Para cada um dos problemas de Machine Learning — Classificação, Regressão, Clusterização e Agrupamento — existem diversos algoritmos que podem ser utilizados. Entretanto, vale a pena mencionar o conhecido teorema “não existe almoço grátis”: não existe um algoritmo de aprendizado que seja superior a todos os demais quando considerados todos os problemas possíveis. A cada problema, os algoritmos disponíveis devem ser experimentados a fim de identificar aqueles que obtêm melhor desempenho. Em seguida, apresentaremos alguns dos modelos mais utilizados para aprendizagem supervisionada e não-supervisionada.

Algoritmos de Machine Learning

K-means

Um dos algoritmos de Clusterização mais conhecido e utilizado é o K-means, um algoritmo baseado em distâncias. Este algoritmo exige que seja informado previamente o parâmetro k (número de clusters ou grupos) e atribui cada observação a um dos k clusters. A figura a seguir ilustra os resultados deste algoritmo em uma mesma base de dados, considerando 3 diferentes valores de k:

Exemplo do resultado do algoritmo K-means para diferentes valores de k. Fonte: (ESCOVEDO & KOSHIYAMA, 2020)

O algoritmo K-means considera que os registros do conjunto de dados correspondem a pontos no Rn, em que cada atributo corresponde a uma dimensão e k determina a quantidade de grupos a serem identificados. Seu funcionamento pode ser resumido nas seguintes etapas:

  1. Seleciona aleatoriamente k pontos do conjunto de dados (sementes), que são os representantes iniciais (centróides), dos k grupos a serem formados.
  2. Para cada ponto, o algoritmo calcula a distância deste ponto a cada um dos centróides e atribui este ponto ao grupo cuja distância do centróide seja a menor. O resultado desse passo inicial é que cada ponto do conjunto de dados fica associado a um dos k grupos.
  3. Após a alocação inicial, o método segue iterativamente, atualizando os centróides de cada grupo e da realocando os pontos a grupos, de acordo com o centróide mais próximo. O novo centróide de cada grupo G é calculado pela média dos pontos alocados a G.
  4. O processo iterativo termina quando os centróides dos grupos param de se modificar, ou após um número preestabelecido de iterações ter sido realizado.

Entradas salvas
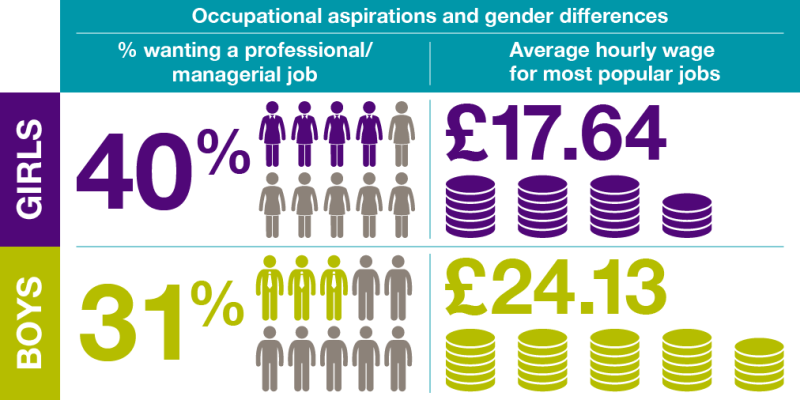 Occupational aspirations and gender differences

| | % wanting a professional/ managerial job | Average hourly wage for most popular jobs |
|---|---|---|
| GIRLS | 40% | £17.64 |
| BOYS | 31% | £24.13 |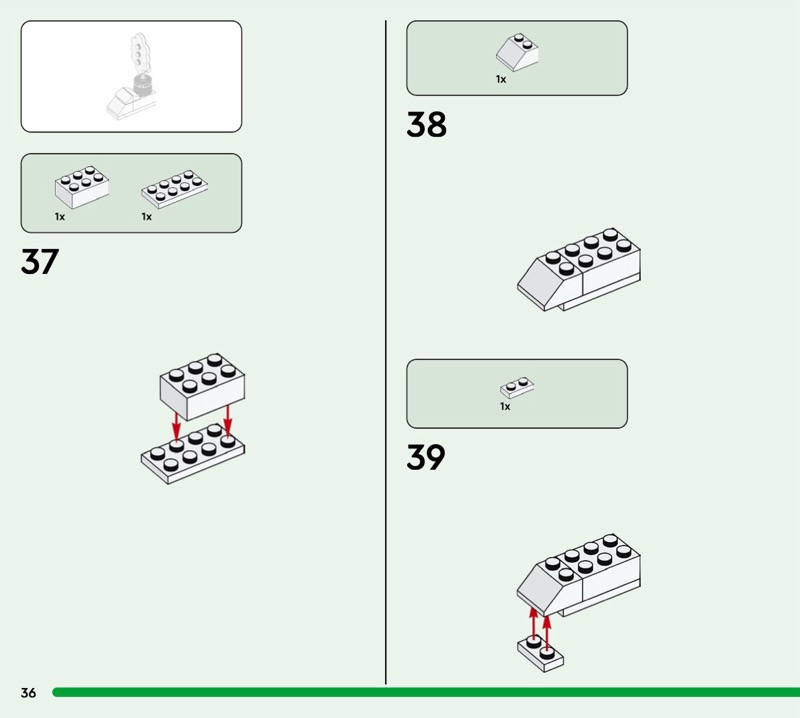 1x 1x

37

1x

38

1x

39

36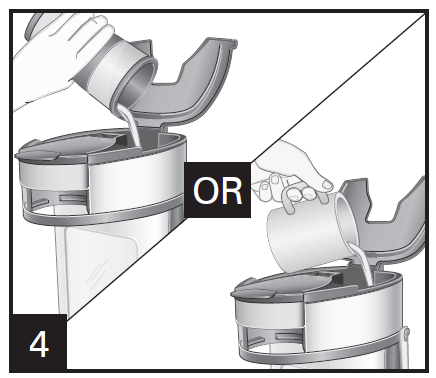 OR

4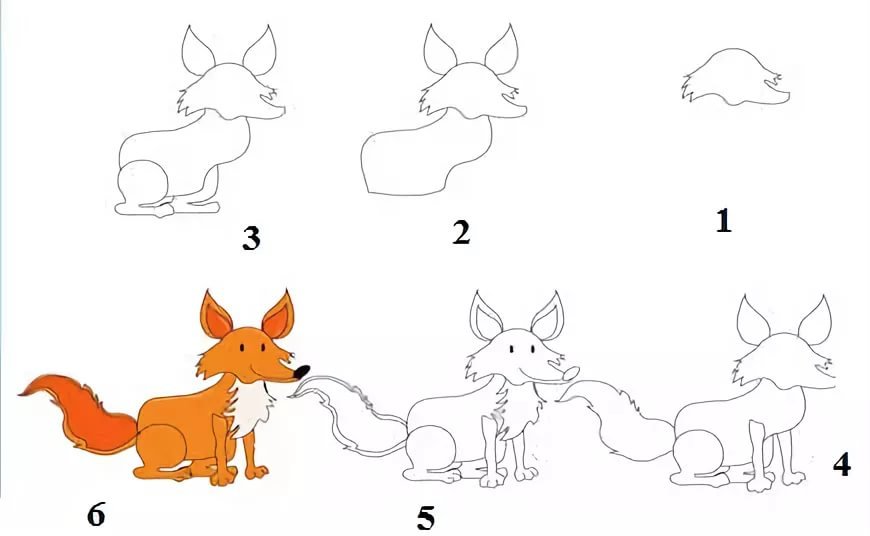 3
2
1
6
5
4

● LISTA DE ATIVIDADES
a) Transcreva, do texto sobre K-means, o trecho que começa nas palavras com "Para cada um" e termina em "supervisionada e não-supervisionada.".
b) Como fica em inglês esta frase do texto sobre K-means: "Este algoritmo exige que seja informado previamente o parâmetro k (número de clusters ou grupos) e atribui cada observação a um dos k clusters."?
c) Dê prosseguimento ao texto sobre K-means a partir da última frase apresentada.

● RESULTADOS EM ORDEM
a)
Para cada um dos problemas de Machine Learning — Classificação, Regressão, Clusterização e Agrupamento — existem diversos algoritmos que podem ser utilizados. Entretanto, vale a pena mencionar o conhecido teorema “não existe almoço grátis”: não existe um algoritmo de aprendizado que seja superior a todos os demais quando considerados todos os problemas possíveis. A cada problema, os algoritmos disponíveis devem ser experimentados a fim de identificar aqueles que obtêm melhor desempenho. Em seguida, apresentaremos alguns dos modelos mais utilizados para aprendizagem supervisionada e não-supervisionada.

b) This algorithm requires the parameter k (number of clusters or groups) to be specified beforehand and assigns each observation to one of the k clusters.

c)
Inicialmente, as sementes são selecionadas aleatoriamente e cada exemplo é alocado ao grupo com menor distância do centróide. Os centróides são então atualizados e ocorre nova realocação de pontos. Este processo continua iterativamente até a convergência.

Em geral, o K-means apresenta bom desempenho quando os grupos são densos, compactos e bem separados uns dos outros, além de ser computacionalmente rápido e de fácil entendimento e implementação Entretanto, há a necessidade de especificar previamente o parâmetro k, sendo necessário realizar experimentos para determinar o valor adequado. Além disso, este algoritmo não é adequado para descobrir grupos com formas não convexas, de tamanhos muito diferentes ou com sobreposição. Seu desempenho é muito sensível à existência de ruídos no conjunto de dados, visto que mesmo um pequeno número de dados ruidosos pode influenciar significativamente os valores médios dos grupos.

Apriori

O algoritmo mais conhecido para problemas de Associação é o Apriori, proposto por em 1993. Este algoritmo está presente em diversos softwares comerciais e públicos, é de fácil uso e é amplamente utilizado. Diversos outros algoritmos para descoberta de associações foram inspirados no Apriori, como DHP, Partition, DIC, Eclat, MaxEclat, Clique, MaxClique, Cumulate e EstMerge.

A ideia básica do Apriori é extrair um conjunto de regras a partir da conjunção de itens mais frequentes na base de dados, até que alguns critérios de parada sejam atendidos, como tamanho máximo da regra, suporte mínimo da premissa e confiança mínima da regra.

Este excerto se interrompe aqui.